== Exercise task ==
List every question the interviewer asks in the interview about how language evolved, below.

═══ Passage provided ═══

Cognitive scientist Gillian Forrester is challenging chimps and gorillas to solve puzzles in an attempt to address the long-standing mystery of how humans evolved the ability to speak

IT LIES at the centre of human experience, and yet how our incredible capacity for complex language arose is a mystery. We are still far from understanding why we are the only living ape with such a skill.

Answering these questions is difficult, not least because speech doesn’t leave its trace in the fossil record. However, we can look to our ape relatives for clues, as cognitive scientist Gillian Forrester at Birkbeck, University of London, is doing. She has developed puzzle mazes for chimpanzees, gorillas, orangutans and children that shed light on one idea of how language evolved. She tells New Scientist how her findings are challenging our understanding of the brain and painting a clearer picture of how language began.

Alison George: What inspired you to study the evolution of language?

Gillian Forrester: I’ve always been intrigued by the efforts to teach chimpanzees to speak, which were going on while I was growing up in the 1980s. They were a massive failure when it came to chimps learning to combine words into more complex phrases.

This got me intrigued about the common factors between human language and other animal communication systems, and how and why a language system emerged in humans but not for other great apes.

How do we start to answer that question?

We don’t have our ancient ancestors to look at to see how things changed over evolutionary time because they are all extinct, and cognition doesn’t fossilise. So all we can do is make suppositions based on their artefacts, such as tools and things they were buried with, to give us an indication of their communication skills.

How can studying the anatomy of great apes help?

We are great apes too. We are tool users and so are they. And we have a particular kind of brain anatomy that we share with other great apes. There is an area of the brain called Broca’s area, which supports speech production. For a long time, we thought this was unique to humans, but we now know that other apes also have it.

So there’s a question about precursor behaviour: what were we using this bit of the brain for, initially, that we now use for language? If we understand that, then we might have some clues about what kinds of behaviours supported language emergence over evolutionary time.

What do we know about this brain region?

One of the things that we’ve found in humans is that Broca’s area, which is active for speech production, is also active during structured motor actions, particularly those involved in tool use and tool making – things that have to be done in a sequence to reach an end goal.

Think, for example, about making a sandwich. There’s a hierarchical structure to the task, an ordered sequence of events that have to happen. This “syntax” is exactly the same sort of structured sequence that we find in language. To get a sentence out, you have to put the words in the right order. But there is also physical syntax in the way we solve problems with our hands: you have to make the sandwich in the right order to ensure the bread is on the outside.

So there is a link between our hands and our mouths?

Yes, tool making and solving problems with our hands and speech share very similar brain processing. There are highly overlapping areas that generate those behaviours. Neuroscience now highly supports that. And this exists for a reason, because we think that bit of the brain that we use for language didn’t emerge for language specifically – it originally emerged for motor action sequences.

═══ Data rows ═══

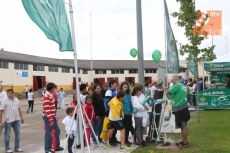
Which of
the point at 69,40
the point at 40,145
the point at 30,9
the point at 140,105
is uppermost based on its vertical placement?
the point at 30,9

═══

== Solved problem ==
What inspired you to study the evolution of language?
How do we start to answer that question?
How can studying the anatomy of great apes help?
What do we know about this brain region?
So there is a link between our hands and our mouths?